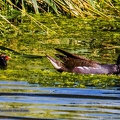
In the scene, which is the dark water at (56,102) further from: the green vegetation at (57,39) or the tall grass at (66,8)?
the tall grass at (66,8)

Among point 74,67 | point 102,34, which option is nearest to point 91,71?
point 74,67

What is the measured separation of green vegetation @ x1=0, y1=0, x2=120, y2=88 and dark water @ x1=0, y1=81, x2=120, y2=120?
→ 0.35m

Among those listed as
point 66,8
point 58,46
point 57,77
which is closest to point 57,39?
point 58,46

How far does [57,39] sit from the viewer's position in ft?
36.7

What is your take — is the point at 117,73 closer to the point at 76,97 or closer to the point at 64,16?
the point at 76,97

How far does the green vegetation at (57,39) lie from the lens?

○ ○ ○ ○ ○

| What you should do |
Leave out the pictures and restate everything else word for word.

| Completed exercise |
In the scene, which is the dark water at (56,102) further from: the green vegetation at (57,39) or the tall grass at (66,8)?
the tall grass at (66,8)

Among point 74,67 | point 102,34, which option is nearest to point 91,71?
point 74,67

What is the measured separation of green vegetation @ x1=0, y1=0, x2=120, y2=88 and dark water @ x1=0, y1=81, x2=120, y2=120?
→ 0.35m

Among those listed as
point 66,8
point 58,46
point 57,77
which is closest to point 57,39?
point 58,46

How far does [57,39] sit from the viewer's position in ft?
36.7

What is your take — is the point at 117,73 closer to the point at 76,97 or closer to the point at 64,16?
the point at 76,97

How far does the green vegetation at (57,39) lie from the lens?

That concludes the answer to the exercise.